SFT progress has been slow, but it has a decent team, and body of expertise, and mainly fulfils an advisory role. They have probably saved the Scottish government a small fortune in professional and advisory fees, but that fact is unremarked. The SFT recently made a submission to the independent budgetary review which reports today to the Scottish Government, and this otherwise unremarkable paper contains a key insight.
Financing and Funding
This insight – upon which much of my work is based – is that there is a fundamental qualitative difference between the short/medium term development credit necessary for the creation of productive assets, and the medium/long term credit which underpins productive assets over the years.
The SFT’s breakthrough is semantic: they classify development credit as ‘Financing’ and long term credit as ‘Funding’. The reason why the SFT isn’t getting very far in reforming PFI is that their long term funding is, like PFI, based upon debt. Firstly, the savings possible from borrowing at public rather than private, rates of interest, while significant, are not game changing, and secondly, the public sector debt tap has been conclusively turned off.

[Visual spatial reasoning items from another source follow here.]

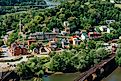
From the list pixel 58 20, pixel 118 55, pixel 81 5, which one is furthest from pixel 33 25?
pixel 118 55

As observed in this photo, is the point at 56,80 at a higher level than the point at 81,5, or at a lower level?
lower

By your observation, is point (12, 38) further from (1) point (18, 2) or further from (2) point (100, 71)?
(1) point (18, 2)

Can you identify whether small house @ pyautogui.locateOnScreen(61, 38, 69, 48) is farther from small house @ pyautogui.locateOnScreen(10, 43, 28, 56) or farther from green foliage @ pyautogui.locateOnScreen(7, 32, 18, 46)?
green foliage @ pyautogui.locateOnScreen(7, 32, 18, 46)

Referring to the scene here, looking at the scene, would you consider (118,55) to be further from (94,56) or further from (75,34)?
(75,34)

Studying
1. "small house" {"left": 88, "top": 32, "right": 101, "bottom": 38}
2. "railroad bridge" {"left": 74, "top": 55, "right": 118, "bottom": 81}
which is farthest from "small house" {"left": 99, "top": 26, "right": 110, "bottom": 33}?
"railroad bridge" {"left": 74, "top": 55, "right": 118, "bottom": 81}

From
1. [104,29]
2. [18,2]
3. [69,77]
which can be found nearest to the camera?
[69,77]

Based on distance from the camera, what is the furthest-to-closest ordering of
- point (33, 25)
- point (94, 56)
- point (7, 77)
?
point (33, 25) → point (94, 56) → point (7, 77)

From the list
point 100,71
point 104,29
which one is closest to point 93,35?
point 104,29

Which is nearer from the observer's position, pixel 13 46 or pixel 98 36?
pixel 13 46

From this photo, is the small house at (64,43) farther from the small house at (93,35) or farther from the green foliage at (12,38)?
the green foliage at (12,38)
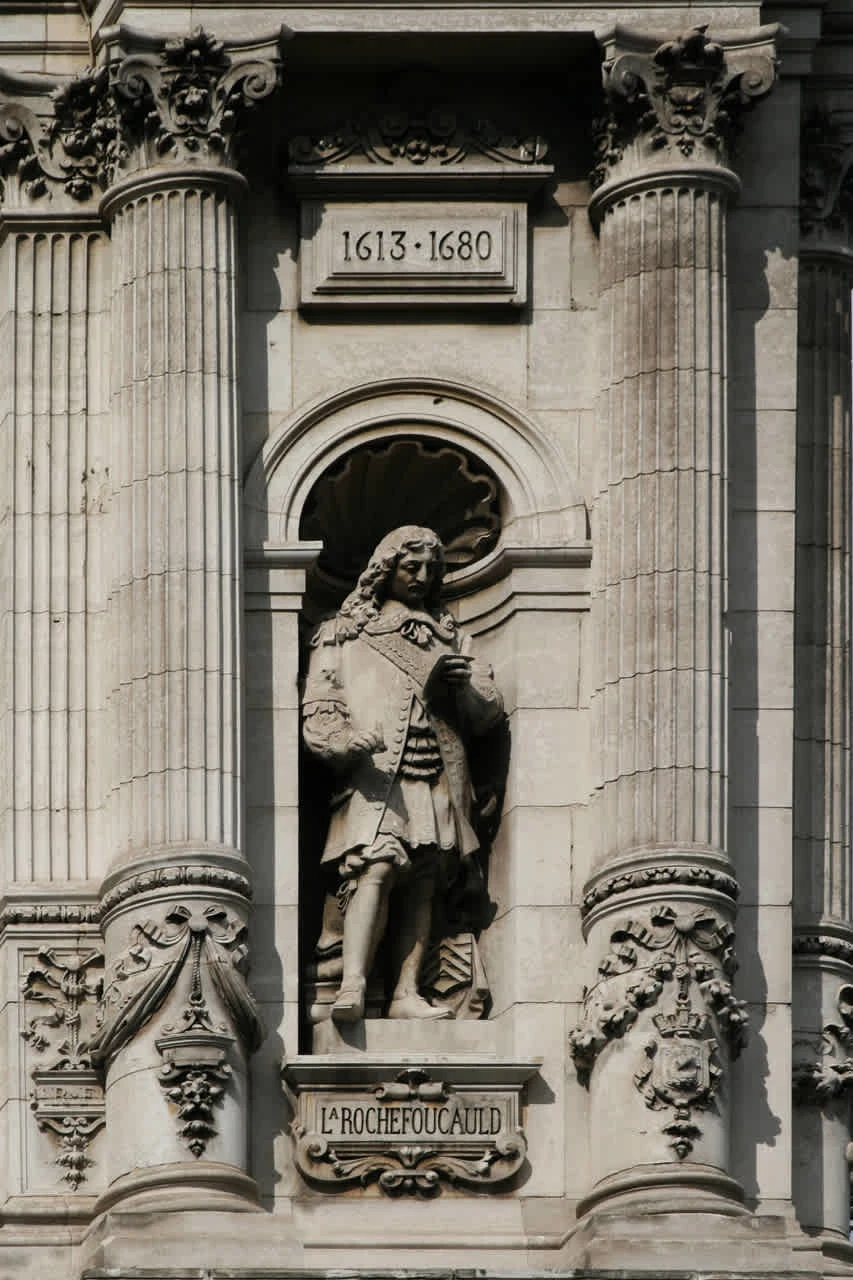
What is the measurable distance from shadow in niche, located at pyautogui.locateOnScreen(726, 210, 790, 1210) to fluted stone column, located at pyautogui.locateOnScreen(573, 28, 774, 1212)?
379 millimetres

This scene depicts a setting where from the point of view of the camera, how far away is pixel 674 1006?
45.2m

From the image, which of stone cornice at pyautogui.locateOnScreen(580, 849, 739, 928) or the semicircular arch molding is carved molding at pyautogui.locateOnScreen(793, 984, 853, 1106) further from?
the semicircular arch molding

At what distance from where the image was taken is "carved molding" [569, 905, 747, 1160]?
45.0 m

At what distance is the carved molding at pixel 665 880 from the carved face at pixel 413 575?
2527 millimetres

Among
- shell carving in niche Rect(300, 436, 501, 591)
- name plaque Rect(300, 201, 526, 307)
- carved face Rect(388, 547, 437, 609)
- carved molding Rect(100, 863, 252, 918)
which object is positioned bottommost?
carved molding Rect(100, 863, 252, 918)

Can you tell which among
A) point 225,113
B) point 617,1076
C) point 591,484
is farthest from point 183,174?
point 617,1076

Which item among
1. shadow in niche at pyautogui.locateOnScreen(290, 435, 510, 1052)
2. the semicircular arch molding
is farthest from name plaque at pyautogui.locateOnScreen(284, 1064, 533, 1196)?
the semicircular arch molding

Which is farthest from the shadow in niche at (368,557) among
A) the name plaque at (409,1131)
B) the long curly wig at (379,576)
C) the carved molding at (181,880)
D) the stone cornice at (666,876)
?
the stone cornice at (666,876)

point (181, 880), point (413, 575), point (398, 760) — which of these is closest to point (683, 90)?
point (413, 575)

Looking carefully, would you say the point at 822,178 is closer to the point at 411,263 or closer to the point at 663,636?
the point at 411,263

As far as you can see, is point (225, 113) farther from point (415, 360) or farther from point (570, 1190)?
point (570, 1190)

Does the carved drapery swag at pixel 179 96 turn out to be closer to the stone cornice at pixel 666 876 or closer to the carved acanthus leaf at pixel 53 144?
the carved acanthus leaf at pixel 53 144

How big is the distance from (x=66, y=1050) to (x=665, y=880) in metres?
4.08

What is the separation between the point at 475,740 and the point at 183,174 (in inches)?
167
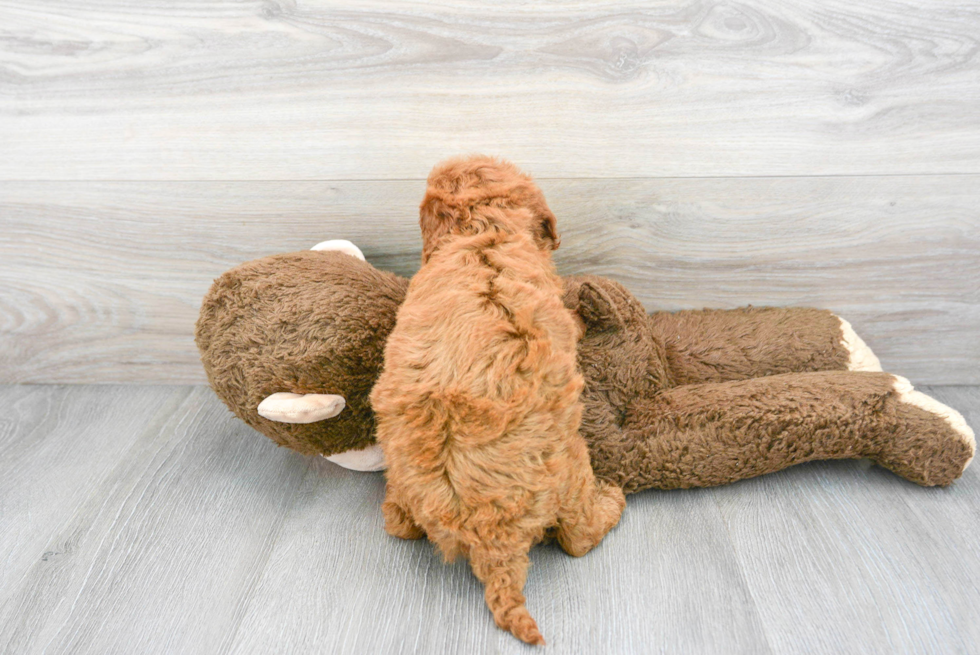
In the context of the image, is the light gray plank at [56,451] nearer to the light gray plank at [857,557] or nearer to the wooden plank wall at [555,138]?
the wooden plank wall at [555,138]

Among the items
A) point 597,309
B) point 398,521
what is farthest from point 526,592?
point 597,309

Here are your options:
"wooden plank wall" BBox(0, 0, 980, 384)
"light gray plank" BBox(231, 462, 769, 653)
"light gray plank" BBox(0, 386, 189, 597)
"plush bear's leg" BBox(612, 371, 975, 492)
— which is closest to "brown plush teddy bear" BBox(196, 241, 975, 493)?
"plush bear's leg" BBox(612, 371, 975, 492)

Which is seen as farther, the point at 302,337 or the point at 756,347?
the point at 756,347

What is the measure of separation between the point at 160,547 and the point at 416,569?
1.32ft

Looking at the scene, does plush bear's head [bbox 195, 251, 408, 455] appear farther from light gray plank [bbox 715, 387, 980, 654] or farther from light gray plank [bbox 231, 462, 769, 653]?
light gray plank [bbox 715, 387, 980, 654]

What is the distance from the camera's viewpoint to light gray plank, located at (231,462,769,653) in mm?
751

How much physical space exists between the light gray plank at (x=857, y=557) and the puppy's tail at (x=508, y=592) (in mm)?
305

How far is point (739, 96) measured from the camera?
101 centimetres

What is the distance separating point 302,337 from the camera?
0.87m

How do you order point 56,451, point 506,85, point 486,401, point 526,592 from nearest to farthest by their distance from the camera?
point 486,401
point 526,592
point 506,85
point 56,451

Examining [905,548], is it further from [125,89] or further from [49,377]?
[49,377]

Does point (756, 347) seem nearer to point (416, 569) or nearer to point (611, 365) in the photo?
point (611, 365)

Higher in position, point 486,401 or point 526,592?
point 486,401

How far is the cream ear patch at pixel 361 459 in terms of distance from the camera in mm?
987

With a little Norwegian government support, the Nordic Enterprise Trust (NET) has developed new tools – using the UK Limited Liability Partnership (LLP) as a vehicle – for the financing and funding of productive assets, whether in public, private or ‘third’ sector ownership.
The Labour city of Glasgow now has five municipal partnerships – eg City Building (Glasgow) LLP – which partner the Council with service providers such as Serco to jointly provide council services. However, these Glasgow municipal LLPs are all conventionally financed and funded.
NET’s ‘ Capital Partnership’ innovation is to bring financing and funding within an LLP framework agreement. This enables use value (eg rental) or production (eg electricity) of productive assets to be shared between a Capital User (eg occupiers) and Capital Provider (investors of money, or even ‘money’s worth’ such as land, goods or services).
I have observed a >£1bn private sector prototype Capital Partnership in respect of development and operation of 10 UK hotels. Investment in municipal partnerships will create new classes of units in rental revenues of public assets: this is Public Equity.
Equity, but not as we know it…development financing is for another time. The use of Capital Partnerships for long term funding of productive assets – such as affordable housing (council and housing association properties); schools; health facilities; and public infrastructure such as Network Rail – will drastically cut funding costs, and will free tens of billions of pounds for other purposes.
This is not alchemy but is simply the result of the absence of both repayment of debt principal, and compound interest. Units of Public Equity in affordable – ideally index-linked – public rentals are the sort of asset class which investors holding trillions of $, €, £ and Norwegian Krone may find preferable to government debt yielding derisory – even negative, after inflation – returns.
Public Equity is a constructive alternative policy rooted in mutualism which enables Labour to take the Big Society ball and stroll it into the empty net: it will literally change the game.